# Performance

Shell completion has a tight latency budget. Users press TAB repeatedly,
and visible delays interrupt command-line editing.

## Design for speed

conda-completion avoids the two main sources of latency in shell
completion:

1. **No Python on the hot path.** The Rust binary is the only thing that
   runs on TAB press. Python startup can already be perceptible before
   conda imports plugins or configuration.
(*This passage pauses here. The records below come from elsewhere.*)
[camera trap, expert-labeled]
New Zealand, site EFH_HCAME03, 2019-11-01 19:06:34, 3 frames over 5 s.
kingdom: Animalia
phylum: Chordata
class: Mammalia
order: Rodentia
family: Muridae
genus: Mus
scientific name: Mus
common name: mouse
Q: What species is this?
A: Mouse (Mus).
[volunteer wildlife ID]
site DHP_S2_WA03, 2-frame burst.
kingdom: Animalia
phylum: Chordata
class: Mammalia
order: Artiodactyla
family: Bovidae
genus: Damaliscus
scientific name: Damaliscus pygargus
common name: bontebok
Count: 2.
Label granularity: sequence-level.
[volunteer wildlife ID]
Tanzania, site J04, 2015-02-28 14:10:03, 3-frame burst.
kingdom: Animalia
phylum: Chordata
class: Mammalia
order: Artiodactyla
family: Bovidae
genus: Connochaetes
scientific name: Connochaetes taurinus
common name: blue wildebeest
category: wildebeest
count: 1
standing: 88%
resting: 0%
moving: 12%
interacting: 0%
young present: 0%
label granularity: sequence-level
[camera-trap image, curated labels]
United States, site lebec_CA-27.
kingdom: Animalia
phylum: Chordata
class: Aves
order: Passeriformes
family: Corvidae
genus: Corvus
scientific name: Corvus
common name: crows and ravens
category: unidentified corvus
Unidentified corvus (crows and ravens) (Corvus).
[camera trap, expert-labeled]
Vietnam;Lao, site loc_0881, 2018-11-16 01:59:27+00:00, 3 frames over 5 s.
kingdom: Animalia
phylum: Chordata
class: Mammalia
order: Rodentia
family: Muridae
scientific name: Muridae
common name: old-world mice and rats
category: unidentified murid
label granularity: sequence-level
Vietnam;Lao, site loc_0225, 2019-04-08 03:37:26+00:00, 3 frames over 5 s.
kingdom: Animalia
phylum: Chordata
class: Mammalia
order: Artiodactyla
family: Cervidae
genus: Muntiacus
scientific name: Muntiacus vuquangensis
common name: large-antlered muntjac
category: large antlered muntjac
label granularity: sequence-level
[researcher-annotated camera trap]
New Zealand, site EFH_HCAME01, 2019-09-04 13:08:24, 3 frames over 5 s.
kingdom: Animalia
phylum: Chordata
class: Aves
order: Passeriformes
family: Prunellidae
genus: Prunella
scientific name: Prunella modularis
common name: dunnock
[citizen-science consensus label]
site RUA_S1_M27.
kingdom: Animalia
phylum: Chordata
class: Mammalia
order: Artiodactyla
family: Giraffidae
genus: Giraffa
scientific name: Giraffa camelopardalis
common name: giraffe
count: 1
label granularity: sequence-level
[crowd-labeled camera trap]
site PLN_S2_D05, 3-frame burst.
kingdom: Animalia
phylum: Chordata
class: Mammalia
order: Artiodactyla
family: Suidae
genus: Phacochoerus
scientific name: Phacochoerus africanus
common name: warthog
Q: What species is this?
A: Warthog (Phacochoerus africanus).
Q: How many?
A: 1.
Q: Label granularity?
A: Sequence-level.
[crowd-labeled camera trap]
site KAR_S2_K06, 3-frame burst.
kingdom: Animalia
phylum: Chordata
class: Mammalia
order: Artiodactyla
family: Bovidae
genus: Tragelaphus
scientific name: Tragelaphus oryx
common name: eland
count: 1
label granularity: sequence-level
2. **No file re-parsing on repeat presses.** A stat-based file cache
   tracks which project and global files have changed. If nothing
   changed since the last TAB press (the common case), the binary skips
   all TOML/YAML parsing and reads pre-parsed results from a small
   cache file.

## What happens on each TAB press

**Common case (commands, flags, package names):**

1. `stat()` each source file (one syscall per file)
2. Compare against cached `(mtime, size)` tuples
3. On cache hit: read pre-parsed results from `context_cache.msgpack`
4. Read `completion.msgpack` (command tree + package names)
5. Prefix-filter candidates and output

This path is fast because it does no parsing, just binary file reads
and string comparisons.

**Version completion (when `=` is detected):**

Same as above, plus loading `versions.index` and one record from
`versions.store` for the requested package. This path does extra I/O
and msgpack decoding, so version completion is slower than command or
package name completion, but it avoids deserializing every package's
versions for one lookup.

**Fuzzy matching (when no prefix or substring match exists):**

Same as the common case, but instead of a simple prefix filter, runs
normalized Damerau-Levenshtein similarity scoring over all package
names. This is the slowest path, and only runs after prefix and
substring matching return no results.

## The stat cache

The stat cache is the key optimization. On each invocation:

1. Call `stat()` on every source file. One syscall per file.
2. Compare each file's `(mtime, size)` tuple against cached values.
3. If all match (the common case), read pre-parsed candidates from
   `context_cache.msgpack`. No TOML/YAML parsing at all.
4. If any file changed, re-parse only that file. Merge with cached
   results for unchanged files. Write the updated cache atomically
   (write to `.tmp`, then rename).

### Why stat and not content hashing?

Content hashing (e.g., xxhash of file contents) requires reading the
entire file before deciding whether to parse it. `stat()` answers the
same question with a single syscall that reads only filesystem metadata.
The only false-negative case (content changes without mtime or size
changing) is vanishingly rare in normal editing workflows.

## Fuzzy matching

When no prefix or substring match is found, the binary falls back to
normalized Damerau-Levenshtein similarity. This handles common typos
like transpositions ("nupmy" for "numpy") and near-misses ("numpie"
for "numpy").

The matching uses a three-stage strategy to avoid unnecessary work:

1. **Prefix match**: return immediately if any candidates start with the
   query. This is the common case and is essentially free.
2. **Substring match**: return if any candidates contain the query.
   Still fast, one pass over the candidate list.
3. **Similarity**: only runs when the first two stages return nothing. Scores
   are filtered at a 0.6 threshold and capped at 10 results.

## Comparison with existing tools

| Tool | Approach |
|---|---|
| `conda-bash-completion` | Runs `conda --help` on every TAB press, parses output with sed/awk |
| `conda-zsh-completion` | Hand-written static script with 12-hour package cache |
| Fish built-in `conda.fish` | Static script (based on conda 4.4.11) |
| `argc-completions` | Generic `--help` parser |
| **conda-completion** | **Pre-generated msgpack manifest, Rust binary, stat-cached context** |

The key difference is that conda-completion never starts a Python
process on TAB press. Tools that run `conda --help` or similar pay
Python's startup cost on every keypress.

## Binary size

The Rust binary is compiled with LTO (link-time optimization), size
optimization (`opt-level = "z"`), and symbol stripping. Dependencies
are kept minimal:

| Dependency | Purpose |
|---|---|
| `serde` + `rmp-serde` | msgpack manifest and cache deserialization |
| `serde` + `toml` | TOML workspace/project file parsing (conda.toml, pixi.toml) |
| `serde-saphyr` | YAML parsing (environment.yml, .condarc, lockfiles) |
| `fs-err` | Better I/O errors |

Heavier alternatives were evaluated and rejected:

- **rattler crates** (`rattler_conda_types`, `rattler_lock`): pull in
  nom, regex, simd-json, rayon, purl, fancy-regex. Significant binary
  size and startup overhead for functionality we don't need.
- **clap_complete**: adds clap's full argument parsing framework.
  Unnecessary when the completion engine is custom.
- **serde_yml**: unmaintained, has a RUSTSEC advisory (RUSTSEC-2025-0068).
  Replaced by serde-saphyr (pure Rust, actively maintained).